同社の強みは米国最大級の医療機関ネットワークで、特に注目しているのは、疾病予防と早期発見の領域だ。例えば、同社が投資したPOCT機器は冷蔵庫サイズの装置でありながら、従来は大規模な検査室でしかできなかった検査を30分で実施可能にした。インパクトの評価方法も明確で、国連のSDGsに基づく指標を用いて影響を測定している。また各国の医療制度の違いという課題に対しても、支払者システムを理解することで現実的なアプローチを持っているという。

医療テクノロジーの社会実装には、規制対応や市場特性の理解など、複雑な要素が絡むが、だからこそ、現場を知り尽くしたパートナーの存在が重要になる。彼らの提案は、そんな医療系スタートアップにとって、心強い選択肢となりそうだ。
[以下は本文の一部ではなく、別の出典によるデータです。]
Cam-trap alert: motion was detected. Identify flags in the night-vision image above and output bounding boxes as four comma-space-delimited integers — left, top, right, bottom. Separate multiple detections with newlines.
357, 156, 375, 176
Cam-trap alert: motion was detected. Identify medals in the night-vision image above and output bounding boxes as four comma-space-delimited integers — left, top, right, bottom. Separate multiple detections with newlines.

Synapses Ventures Capital Fund - 「インドから世界へ、技術の架け橋を」


Synapses Venture Capital Fund Co-Founder & Managing Partner Ruchira Shukla氏

「気候変動も、健康課題も、もはや一国では解決できない。だからこそ、解決策も国境を越えていくべきです」

インドを拠点とするSynapses Ventures Capital FundのRuchira Shukla氏が特に注目するのは、科学技術をベースにしたハードウェアとソフトウェアの組み合わせによるソリューションで、「多くの資金が再生可能エネルギーの設備投資や電気自動車の製造に向かっていますが、私たちが求めているのは、もっと根本的なイノベーションです」と主張した。
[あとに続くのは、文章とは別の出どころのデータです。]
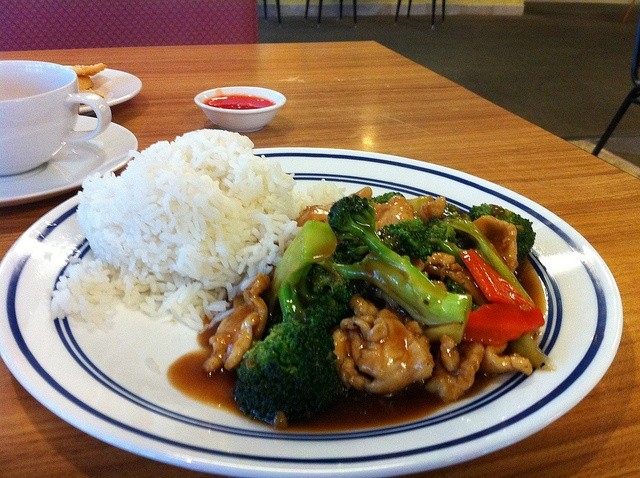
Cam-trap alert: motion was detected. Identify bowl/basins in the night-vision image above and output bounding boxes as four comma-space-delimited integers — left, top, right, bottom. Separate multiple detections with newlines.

具体的には、エネルギー転換技術、建築環境の脱炭素化、新素材開発、サーキュラーエコノミー、気候変動に強い農業システムなどが投資対象となる。また「地球温暖化は、病原体と人間の相互作用を変化させ、新たな形の疾病を引き起こす可能性があります。だからこそ、医療技術、ゲノミクス、ヘルスケアAIへの投資も重要なのです」と、健康分野にも強い関心を示した。
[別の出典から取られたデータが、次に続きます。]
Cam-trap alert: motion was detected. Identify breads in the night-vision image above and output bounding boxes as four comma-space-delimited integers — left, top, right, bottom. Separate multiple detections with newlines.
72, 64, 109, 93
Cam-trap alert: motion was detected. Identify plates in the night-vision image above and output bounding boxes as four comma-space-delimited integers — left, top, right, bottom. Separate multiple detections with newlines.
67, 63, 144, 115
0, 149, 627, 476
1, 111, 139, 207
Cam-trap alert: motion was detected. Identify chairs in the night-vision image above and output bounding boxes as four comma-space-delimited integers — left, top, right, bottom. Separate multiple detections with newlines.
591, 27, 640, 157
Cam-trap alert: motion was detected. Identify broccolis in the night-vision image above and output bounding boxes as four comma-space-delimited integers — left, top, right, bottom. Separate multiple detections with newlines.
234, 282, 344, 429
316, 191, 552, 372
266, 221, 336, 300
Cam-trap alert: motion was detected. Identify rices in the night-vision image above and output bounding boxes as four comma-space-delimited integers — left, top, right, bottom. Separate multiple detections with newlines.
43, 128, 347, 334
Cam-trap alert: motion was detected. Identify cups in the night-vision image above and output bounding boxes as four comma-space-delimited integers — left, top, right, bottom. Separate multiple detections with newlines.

投資アプローチとして「私たちは、単なる資金提供者ではありません。創業者と共に市場のリーダーを育てていく、共同建設者としての役割を担いたい」と語る彼らの視線は、すでに日本市場にも向けられている。JETROやJICA等との協力関係を築き、日本のイノベーション・エコシステムとの架け橋となることを目指しているという。

VC5社の話から、日本のスタートアップによるインパクトの創出は、もはや世界的な潮流であり、現実的な成長戦略であることが見えてきた。彼らは、確かな事業機会としてこの分野を捉え、具体的な支援策と豊富なネットワークを用意している。

気候変動対策、ヘルスケア、AIなど、日本のスタートアップが持つ技術やアイデアは、もしかしたら、すでに世界が待ち望んでいるソリューションかもしれない。社会課題の解決と事業成長。その両立への挑戦は、今まさに始まろうとしている。